Retrospect is 20/20, so they say, and I can certainly tell you why I identified with Wednesday as a young, highly gender confused child.
I revisited some of the more (relatively) recent Addams iterations and found that the Addams family from ’91 onwards snuck by as sex-positive kinky commentary. These concepts weren’t really in the public consciousness (sex-positivity is arguably still largely unknown) so the Addams family didn’t seem to ping anybody’s moral crisis radar. Or maybe they did? I was definitely too young to be paying attention to politics when this material was new.
Morticia and Gomez’s continuously passionate and loving relationship, despite the years of familiarity, is contrasted with the “typical” married couples who were often resentful and borderline abusive to one another. Gomez and Morticia are enthusiastically expressing their love and sexual desire for one another, and this is seen as contributing to their outsider status. Married couples were supposed to be spiteful, so obviously Morticia and Gomez were freaks if they actually behaved like people who routinely bubbled with love, especially sex-filled love, for one another.
Morticia: “Last night you were unhinged. You were like some desperate howling demon. You frightened me. Do it again.”
Mmmm yassss girl. Right there with you.
Morticia in particular had the double whammy of being a woman who was cognizant of her sexual desires, and having those desires be fringe through her practices of sadomasochism and consensual fear play. Female sexuality is still seen as taboo, still used as a characterization trope for a “bad” woman, and this works overtime with its combination for her preferences in BDSM, which is also used as another shorthand for “bad” people. Morticia double bad. Yet, she has one of the healthiest and most loving TV marriages I’ve ever seen. She’s the only TV character I’ve seen where I’m thinking, “she’d be a good mom to have.”
Cue my identification with Wednesday:
Wednesday is characterized primarily through stinging barbs. In most of the Addams iterations, she is a hotbed of poignant commentary where nothing is too sacred for criticism. Wednesday addresses bullying, theism, invasive or entitled questioning, heterosexism, sexist narratives about girls, Christian sex “ed,” woo, the list goes on. No bad idea survives her scrutiny.
Morticia: Wednesday’s at that very special age when a girl has only one thing on her mind.
Girl Scout: Is this made from real lemons?
Girl Scout: I only like all-natural foods and beverages, organically grown, with no preservatives. Are you sure they’re real lemons?
Girl Scout: Well, I’ll tell you what. I’ll buy a cup if you buy a box of my delicious Girl Scout cookies. Do we have a deal?
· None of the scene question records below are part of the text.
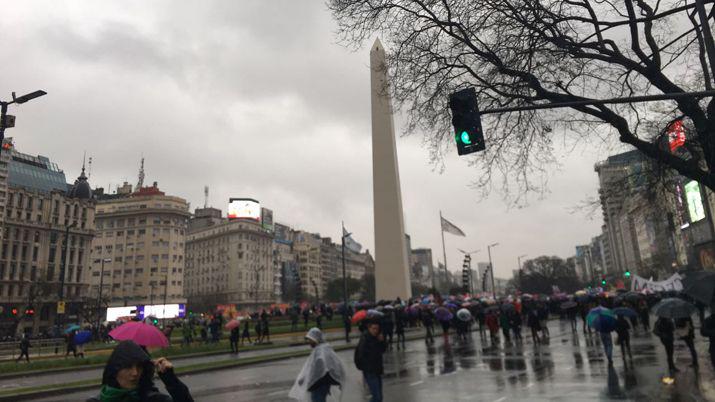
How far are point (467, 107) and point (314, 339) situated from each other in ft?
15.7

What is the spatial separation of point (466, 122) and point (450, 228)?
37.4 meters

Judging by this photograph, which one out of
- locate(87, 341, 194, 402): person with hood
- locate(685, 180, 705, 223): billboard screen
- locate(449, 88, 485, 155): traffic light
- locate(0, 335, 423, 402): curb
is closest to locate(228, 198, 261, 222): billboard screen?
locate(685, 180, 705, 223): billboard screen

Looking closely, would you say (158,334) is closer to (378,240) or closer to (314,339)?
(314,339)

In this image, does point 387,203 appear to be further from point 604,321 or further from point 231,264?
point 231,264

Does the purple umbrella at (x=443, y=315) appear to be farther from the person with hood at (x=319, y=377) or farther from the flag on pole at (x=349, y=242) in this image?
the person with hood at (x=319, y=377)

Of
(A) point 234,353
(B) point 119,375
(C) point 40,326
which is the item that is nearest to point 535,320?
(A) point 234,353

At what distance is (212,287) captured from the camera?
13288 cm

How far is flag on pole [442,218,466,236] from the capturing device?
45.0 metres

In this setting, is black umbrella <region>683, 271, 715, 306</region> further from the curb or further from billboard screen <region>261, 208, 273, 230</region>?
billboard screen <region>261, 208, 273, 230</region>

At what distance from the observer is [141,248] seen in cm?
11388

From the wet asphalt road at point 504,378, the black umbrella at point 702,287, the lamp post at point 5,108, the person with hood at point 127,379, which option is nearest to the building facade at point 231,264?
the wet asphalt road at point 504,378

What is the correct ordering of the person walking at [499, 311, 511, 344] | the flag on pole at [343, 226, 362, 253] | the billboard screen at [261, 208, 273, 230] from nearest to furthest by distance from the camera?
the person walking at [499, 311, 511, 344]
the flag on pole at [343, 226, 362, 253]
the billboard screen at [261, 208, 273, 230]

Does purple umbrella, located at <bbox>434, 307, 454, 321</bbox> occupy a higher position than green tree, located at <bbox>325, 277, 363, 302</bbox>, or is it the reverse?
green tree, located at <bbox>325, 277, 363, 302</bbox>

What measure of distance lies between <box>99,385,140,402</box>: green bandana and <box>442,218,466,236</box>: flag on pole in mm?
42632
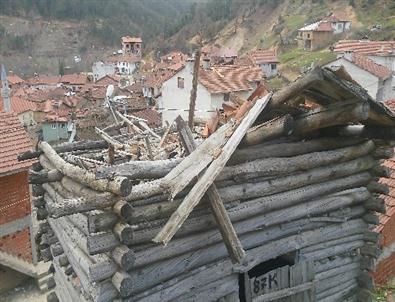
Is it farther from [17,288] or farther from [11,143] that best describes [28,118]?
[17,288]

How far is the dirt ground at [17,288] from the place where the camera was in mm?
12203

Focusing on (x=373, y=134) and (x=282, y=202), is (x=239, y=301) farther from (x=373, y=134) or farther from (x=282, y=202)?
(x=373, y=134)

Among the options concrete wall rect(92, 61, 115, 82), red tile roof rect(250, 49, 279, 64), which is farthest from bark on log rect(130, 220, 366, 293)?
concrete wall rect(92, 61, 115, 82)

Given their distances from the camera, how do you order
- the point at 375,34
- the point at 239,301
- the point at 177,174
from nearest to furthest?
1. the point at 177,174
2. the point at 239,301
3. the point at 375,34

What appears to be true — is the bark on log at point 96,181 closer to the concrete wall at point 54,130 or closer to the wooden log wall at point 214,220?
the wooden log wall at point 214,220

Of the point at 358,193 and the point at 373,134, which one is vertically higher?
the point at 373,134

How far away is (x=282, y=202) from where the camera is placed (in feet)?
20.5

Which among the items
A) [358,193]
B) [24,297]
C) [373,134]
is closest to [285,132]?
[373,134]

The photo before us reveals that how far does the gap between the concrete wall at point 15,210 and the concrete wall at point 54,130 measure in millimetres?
39774

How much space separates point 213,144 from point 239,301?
7.77 feet

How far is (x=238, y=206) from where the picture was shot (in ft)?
19.2

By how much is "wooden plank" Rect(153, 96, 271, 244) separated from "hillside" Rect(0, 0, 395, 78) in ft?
164

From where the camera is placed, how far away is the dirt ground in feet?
40.0

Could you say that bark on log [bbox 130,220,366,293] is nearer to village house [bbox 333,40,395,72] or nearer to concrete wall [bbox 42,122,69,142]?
village house [bbox 333,40,395,72]
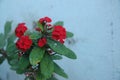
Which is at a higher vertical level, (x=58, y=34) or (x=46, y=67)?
(x=58, y=34)

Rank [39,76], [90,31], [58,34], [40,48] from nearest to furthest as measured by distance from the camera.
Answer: [58,34] < [40,48] < [39,76] < [90,31]

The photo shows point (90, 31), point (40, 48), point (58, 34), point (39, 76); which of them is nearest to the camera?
point (58, 34)

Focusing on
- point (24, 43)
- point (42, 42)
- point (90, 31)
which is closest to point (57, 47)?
point (42, 42)

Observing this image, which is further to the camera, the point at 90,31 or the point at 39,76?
the point at 90,31

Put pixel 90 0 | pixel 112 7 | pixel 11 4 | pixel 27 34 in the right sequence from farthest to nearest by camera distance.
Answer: pixel 11 4, pixel 90 0, pixel 112 7, pixel 27 34

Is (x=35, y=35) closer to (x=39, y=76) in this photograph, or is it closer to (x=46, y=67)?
(x=46, y=67)

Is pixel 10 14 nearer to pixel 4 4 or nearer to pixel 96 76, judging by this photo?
pixel 4 4

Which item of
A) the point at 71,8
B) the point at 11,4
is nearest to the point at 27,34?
the point at 71,8
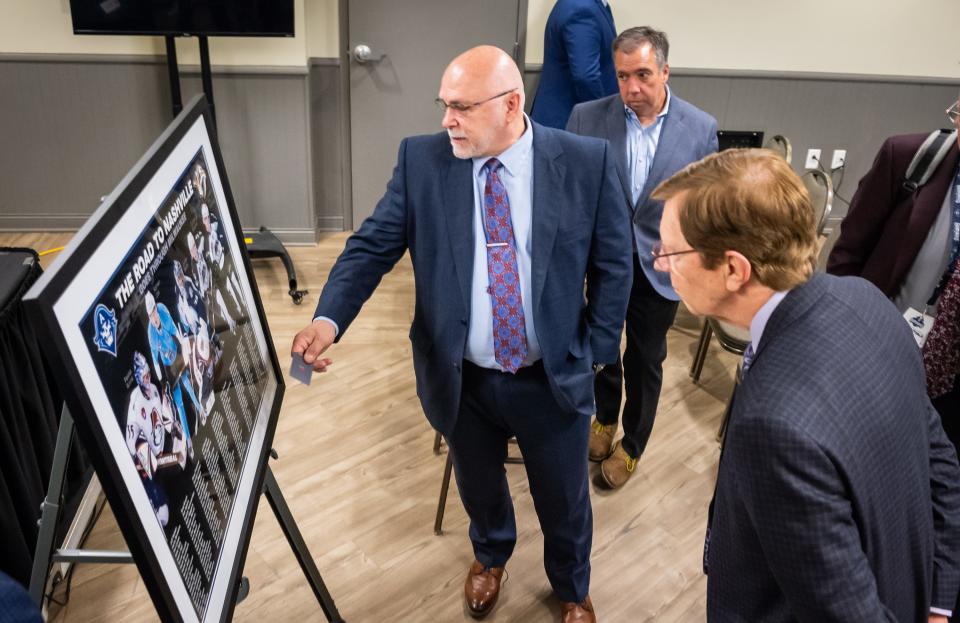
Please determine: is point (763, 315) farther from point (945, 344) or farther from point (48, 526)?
point (48, 526)

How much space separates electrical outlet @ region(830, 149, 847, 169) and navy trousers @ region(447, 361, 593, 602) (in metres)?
3.99

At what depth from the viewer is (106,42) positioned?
4383mm

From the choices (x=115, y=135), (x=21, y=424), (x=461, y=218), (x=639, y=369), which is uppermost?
(x=461, y=218)

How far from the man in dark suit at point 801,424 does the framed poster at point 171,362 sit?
75cm

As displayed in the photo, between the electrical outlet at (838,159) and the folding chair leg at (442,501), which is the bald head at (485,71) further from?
the electrical outlet at (838,159)

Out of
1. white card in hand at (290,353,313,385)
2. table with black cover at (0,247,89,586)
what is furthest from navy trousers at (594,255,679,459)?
table with black cover at (0,247,89,586)

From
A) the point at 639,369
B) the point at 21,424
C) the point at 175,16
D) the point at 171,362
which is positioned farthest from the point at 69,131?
the point at 171,362

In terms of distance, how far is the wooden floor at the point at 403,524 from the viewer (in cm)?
233

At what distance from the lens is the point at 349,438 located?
306 centimetres

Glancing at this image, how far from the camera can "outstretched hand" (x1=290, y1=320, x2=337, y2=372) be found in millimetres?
1622

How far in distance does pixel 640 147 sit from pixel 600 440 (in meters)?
1.05

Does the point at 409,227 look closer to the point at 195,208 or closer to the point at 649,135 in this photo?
the point at 195,208

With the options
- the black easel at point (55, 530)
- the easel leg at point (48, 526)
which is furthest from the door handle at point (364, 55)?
the easel leg at point (48, 526)

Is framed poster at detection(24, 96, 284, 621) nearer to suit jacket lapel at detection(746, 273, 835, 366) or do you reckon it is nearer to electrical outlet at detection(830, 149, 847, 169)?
suit jacket lapel at detection(746, 273, 835, 366)
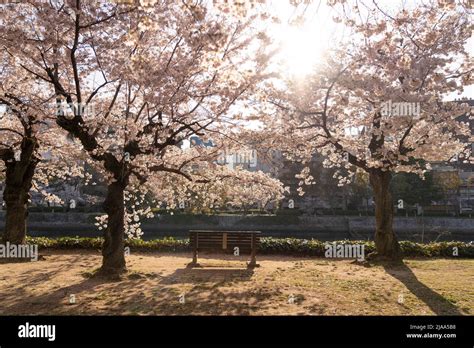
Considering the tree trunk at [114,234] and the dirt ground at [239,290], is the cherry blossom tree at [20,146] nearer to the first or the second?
the dirt ground at [239,290]

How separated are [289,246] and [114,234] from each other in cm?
797

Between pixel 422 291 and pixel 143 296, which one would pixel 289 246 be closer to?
pixel 422 291

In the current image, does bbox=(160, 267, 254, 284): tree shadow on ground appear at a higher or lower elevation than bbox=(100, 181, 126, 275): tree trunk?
lower

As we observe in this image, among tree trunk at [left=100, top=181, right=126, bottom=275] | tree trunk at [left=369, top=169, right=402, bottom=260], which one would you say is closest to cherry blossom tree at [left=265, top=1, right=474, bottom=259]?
tree trunk at [left=369, top=169, right=402, bottom=260]

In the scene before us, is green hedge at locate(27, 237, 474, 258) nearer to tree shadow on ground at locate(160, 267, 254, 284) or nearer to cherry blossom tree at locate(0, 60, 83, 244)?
cherry blossom tree at locate(0, 60, 83, 244)

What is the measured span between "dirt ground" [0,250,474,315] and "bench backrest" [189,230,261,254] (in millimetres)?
553

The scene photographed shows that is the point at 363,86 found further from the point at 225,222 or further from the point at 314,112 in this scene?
the point at 225,222

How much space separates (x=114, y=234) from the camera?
10.8m

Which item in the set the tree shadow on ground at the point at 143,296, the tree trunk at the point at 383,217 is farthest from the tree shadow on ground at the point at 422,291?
the tree shadow on ground at the point at 143,296

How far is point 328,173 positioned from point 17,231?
4014 cm

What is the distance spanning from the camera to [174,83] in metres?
10.5

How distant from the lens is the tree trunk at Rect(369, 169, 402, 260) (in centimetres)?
1377

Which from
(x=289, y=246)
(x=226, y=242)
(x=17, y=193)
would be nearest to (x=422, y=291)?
(x=226, y=242)
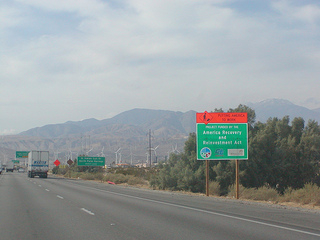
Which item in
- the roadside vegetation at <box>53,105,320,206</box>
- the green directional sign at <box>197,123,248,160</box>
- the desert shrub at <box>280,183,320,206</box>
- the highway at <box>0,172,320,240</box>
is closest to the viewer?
the highway at <box>0,172,320,240</box>

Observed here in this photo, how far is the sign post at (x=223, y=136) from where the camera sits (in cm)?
2347

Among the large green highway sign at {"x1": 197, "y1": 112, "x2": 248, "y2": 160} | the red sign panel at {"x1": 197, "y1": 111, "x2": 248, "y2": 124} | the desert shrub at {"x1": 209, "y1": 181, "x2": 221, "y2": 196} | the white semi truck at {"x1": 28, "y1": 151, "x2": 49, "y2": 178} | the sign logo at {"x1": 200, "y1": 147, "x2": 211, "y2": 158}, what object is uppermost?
the red sign panel at {"x1": 197, "y1": 111, "x2": 248, "y2": 124}

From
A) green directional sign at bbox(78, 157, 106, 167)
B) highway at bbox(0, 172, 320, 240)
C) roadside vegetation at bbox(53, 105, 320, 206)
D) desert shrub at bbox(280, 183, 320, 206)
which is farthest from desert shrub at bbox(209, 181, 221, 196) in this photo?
green directional sign at bbox(78, 157, 106, 167)

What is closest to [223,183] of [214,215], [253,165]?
[253,165]

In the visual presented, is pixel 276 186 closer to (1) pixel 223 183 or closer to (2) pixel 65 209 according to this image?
(1) pixel 223 183

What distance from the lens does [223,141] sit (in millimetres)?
23719

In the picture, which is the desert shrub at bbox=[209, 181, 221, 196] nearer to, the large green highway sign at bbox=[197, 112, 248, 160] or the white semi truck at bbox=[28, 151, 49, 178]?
the large green highway sign at bbox=[197, 112, 248, 160]

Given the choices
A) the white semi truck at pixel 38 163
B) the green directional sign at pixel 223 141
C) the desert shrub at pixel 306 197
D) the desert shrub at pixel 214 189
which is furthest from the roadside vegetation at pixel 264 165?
the white semi truck at pixel 38 163

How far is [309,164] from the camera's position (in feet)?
104

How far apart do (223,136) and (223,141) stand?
0.98ft

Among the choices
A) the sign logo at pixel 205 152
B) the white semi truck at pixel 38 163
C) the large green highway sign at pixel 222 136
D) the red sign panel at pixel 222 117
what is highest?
the red sign panel at pixel 222 117

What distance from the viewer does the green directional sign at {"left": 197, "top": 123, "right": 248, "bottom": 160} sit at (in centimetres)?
2345

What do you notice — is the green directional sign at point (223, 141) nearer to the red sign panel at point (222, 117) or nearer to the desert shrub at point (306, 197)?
the red sign panel at point (222, 117)

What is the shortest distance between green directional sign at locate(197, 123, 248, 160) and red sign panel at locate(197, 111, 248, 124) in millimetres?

Wednesday: Are they made from real Girl Scouts?
Gonna need some cream for that burn.
Wednesday obviously spends a lot of time questioning the things that most of the non-Addams characters take for granted. This is one quality that she shares with my childhood. I questioned nearly every idea I encountered (including the idea that I was a boy–but no one I knew or met encouraged the completion of that train of thought). We used dull sarcasm as our vehicle of expression, because we saw that most people floated blissfully through life with nary a second thought.
Although I’m no longer a child, I find myself at a position of relative disenfranchisement in a way that still simulates Wednesday’s position within the Addams fiction. As a minor, she isn’t empowered by most of the people she meets, so she feels she has to comment from a back foot. My multiple minority statuses, not all of which are protected by law, create the same effect–so I have to wade into the commentary from a position of less power, be spoken to as if I were an ignorant child and not someone who has spent their whole life questioning a problem that the “grown ups” are only now talking about. Stinging barbs become my weapon, because nothing else gets through that arrogance.
Wednesday has allies, of course. Her family. One characteristic shared by all of her family is that they do empower her. They encourage her explorations, give her a platform, and let her do her. The Addams parents don’t have to sculpt Wednesday into someone perfect. Instead they teach her to live with her whole character. Don’t get rid of the warts, celebrate them.
It’s some good fiction, is what I’m trying to say.